**Task objective**
Reproduce without change the lines of the listing from the one containing "What is the precise" through the one containing "Is house @ region(58, 130, 76, 146)", both of those lines included.

**Extracted material**

#####

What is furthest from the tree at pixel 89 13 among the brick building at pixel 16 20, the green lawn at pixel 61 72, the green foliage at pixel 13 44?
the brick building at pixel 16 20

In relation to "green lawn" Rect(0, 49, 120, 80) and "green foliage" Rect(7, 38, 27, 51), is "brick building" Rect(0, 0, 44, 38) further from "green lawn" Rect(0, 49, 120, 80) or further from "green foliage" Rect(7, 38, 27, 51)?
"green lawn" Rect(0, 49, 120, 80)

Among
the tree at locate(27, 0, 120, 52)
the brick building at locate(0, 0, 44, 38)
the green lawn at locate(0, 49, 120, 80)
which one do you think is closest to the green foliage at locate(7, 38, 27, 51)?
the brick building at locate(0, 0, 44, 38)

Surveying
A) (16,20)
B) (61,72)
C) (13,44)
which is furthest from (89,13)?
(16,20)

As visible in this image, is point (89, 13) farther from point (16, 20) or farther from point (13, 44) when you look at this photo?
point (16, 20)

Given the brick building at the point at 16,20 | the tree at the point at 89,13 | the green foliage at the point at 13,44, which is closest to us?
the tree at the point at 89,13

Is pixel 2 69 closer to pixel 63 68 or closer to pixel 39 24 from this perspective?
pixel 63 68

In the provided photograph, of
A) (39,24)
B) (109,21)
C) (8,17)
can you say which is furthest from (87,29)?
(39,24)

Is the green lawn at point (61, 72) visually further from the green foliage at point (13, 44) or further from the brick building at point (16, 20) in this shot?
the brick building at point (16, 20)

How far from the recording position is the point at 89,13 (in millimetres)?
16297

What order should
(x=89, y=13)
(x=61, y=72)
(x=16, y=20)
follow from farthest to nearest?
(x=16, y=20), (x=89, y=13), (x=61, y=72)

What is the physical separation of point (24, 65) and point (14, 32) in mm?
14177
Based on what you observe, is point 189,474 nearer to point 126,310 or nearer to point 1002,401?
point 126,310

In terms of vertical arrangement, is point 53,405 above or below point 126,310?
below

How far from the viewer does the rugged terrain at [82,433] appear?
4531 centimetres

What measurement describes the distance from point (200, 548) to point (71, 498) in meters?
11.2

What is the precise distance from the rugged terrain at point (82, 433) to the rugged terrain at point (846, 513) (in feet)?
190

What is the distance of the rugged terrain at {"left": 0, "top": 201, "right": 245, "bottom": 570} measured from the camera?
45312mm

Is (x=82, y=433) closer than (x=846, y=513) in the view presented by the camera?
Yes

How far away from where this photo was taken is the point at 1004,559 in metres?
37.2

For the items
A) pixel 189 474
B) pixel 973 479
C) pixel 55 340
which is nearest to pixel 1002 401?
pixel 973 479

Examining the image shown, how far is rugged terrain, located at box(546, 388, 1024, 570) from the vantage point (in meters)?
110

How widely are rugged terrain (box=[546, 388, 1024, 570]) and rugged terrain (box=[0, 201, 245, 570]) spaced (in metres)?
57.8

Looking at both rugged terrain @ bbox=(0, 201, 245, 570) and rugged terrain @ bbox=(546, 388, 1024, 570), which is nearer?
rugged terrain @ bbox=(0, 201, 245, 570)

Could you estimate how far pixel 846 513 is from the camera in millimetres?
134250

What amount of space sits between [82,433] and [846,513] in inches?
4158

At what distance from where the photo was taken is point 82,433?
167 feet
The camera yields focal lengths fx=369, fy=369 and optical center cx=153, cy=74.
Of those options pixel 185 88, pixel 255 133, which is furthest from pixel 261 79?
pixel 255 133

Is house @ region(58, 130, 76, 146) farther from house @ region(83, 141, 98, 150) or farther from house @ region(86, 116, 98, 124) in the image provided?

#####

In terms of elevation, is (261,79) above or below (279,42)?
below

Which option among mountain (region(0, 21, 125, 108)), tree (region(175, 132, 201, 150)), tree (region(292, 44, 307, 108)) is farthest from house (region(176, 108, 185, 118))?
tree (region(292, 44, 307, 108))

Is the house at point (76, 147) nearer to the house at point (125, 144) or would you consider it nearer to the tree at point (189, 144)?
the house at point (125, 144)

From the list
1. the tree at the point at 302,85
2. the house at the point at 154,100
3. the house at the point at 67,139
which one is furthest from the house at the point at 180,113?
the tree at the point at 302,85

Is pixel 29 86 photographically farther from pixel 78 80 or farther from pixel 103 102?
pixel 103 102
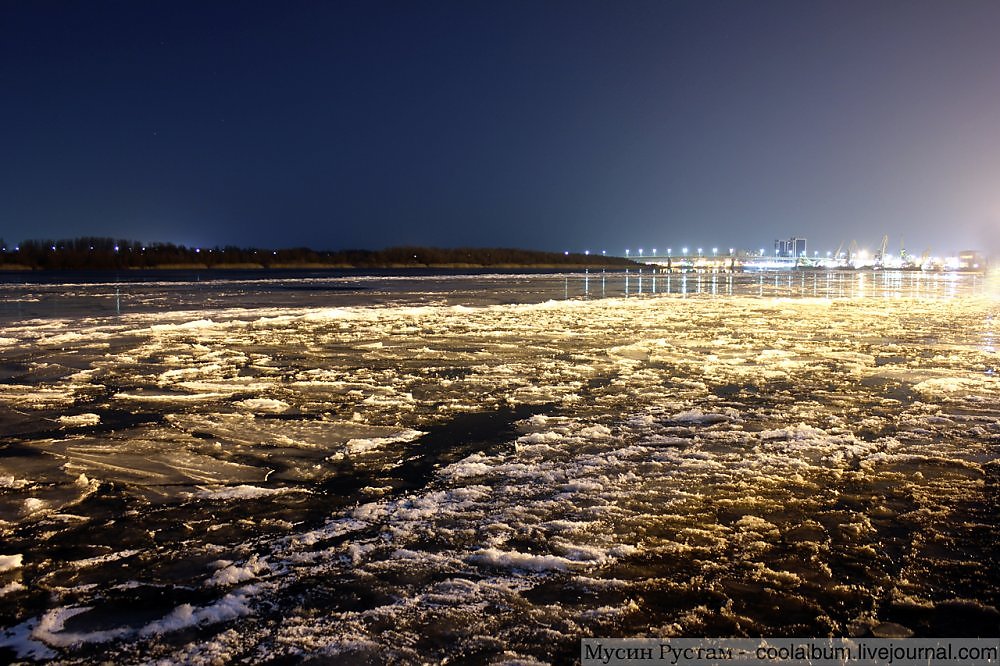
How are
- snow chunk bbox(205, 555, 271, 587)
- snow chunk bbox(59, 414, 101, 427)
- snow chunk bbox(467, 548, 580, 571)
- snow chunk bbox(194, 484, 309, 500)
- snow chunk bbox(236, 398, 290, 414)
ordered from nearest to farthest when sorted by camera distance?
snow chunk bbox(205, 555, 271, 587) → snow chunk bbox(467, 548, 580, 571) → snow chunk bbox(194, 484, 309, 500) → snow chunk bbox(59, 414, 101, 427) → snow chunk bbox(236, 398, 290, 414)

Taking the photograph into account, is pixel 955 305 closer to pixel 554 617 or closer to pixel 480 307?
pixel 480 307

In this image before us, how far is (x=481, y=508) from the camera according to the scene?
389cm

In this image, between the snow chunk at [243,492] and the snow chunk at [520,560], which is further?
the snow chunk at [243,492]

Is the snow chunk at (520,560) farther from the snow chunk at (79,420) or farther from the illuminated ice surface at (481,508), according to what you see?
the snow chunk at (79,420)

#####

**Solution for this exercise**
What is the precise distance from the rugged terrain at point (82, 433) to the rugged terrain at point (846, 513) (in feet)?
190

What is the distance of the rugged terrain at {"left": 0, "top": 201, "right": 245, "bottom": 570} measured from the camera?
45312mm

Is (x=82, y=433) closer than (x=846, y=513) in the view presented by the camera?
Yes

How far away from where this photo was taken is the point at 1004,559 in metres?
37.2

For the items
A) pixel 189 474
B) pixel 973 479
C) pixel 55 340
which is nearest to pixel 1002 401?
pixel 973 479

Examining the image shown, how far is rugged terrain, located at box(546, 388, 1024, 570) from the vantage point (in meters)?
110

How widely are rugged terrain (box=[546, 388, 1024, 570]) and rugged terrain (box=[0, 201, 245, 570]) spaced (in metres)?
57.8

Looking at both rugged terrain @ bbox=(0, 201, 245, 570) and rugged terrain @ bbox=(546, 388, 1024, 570), which is nearer?
rugged terrain @ bbox=(0, 201, 245, 570)

Could you estimate how far pixel 846 513 is from the camera in millimetres?
134250

What amount of space sits between [82,433] and [846,513] in inches?
4158

At what distance from where the photo was taken is point 82,433?
167 feet
The camera yields focal lengths fx=369, fy=369 and optical center cx=153, cy=74.
Of those options pixel 185 88, pixel 255 133, which is furthest from pixel 261 79?
pixel 255 133

Is house @ region(58, 130, 76, 146) farther from house @ region(83, 141, 98, 150) or farther from house @ region(86, 116, 98, 124) in the image provided?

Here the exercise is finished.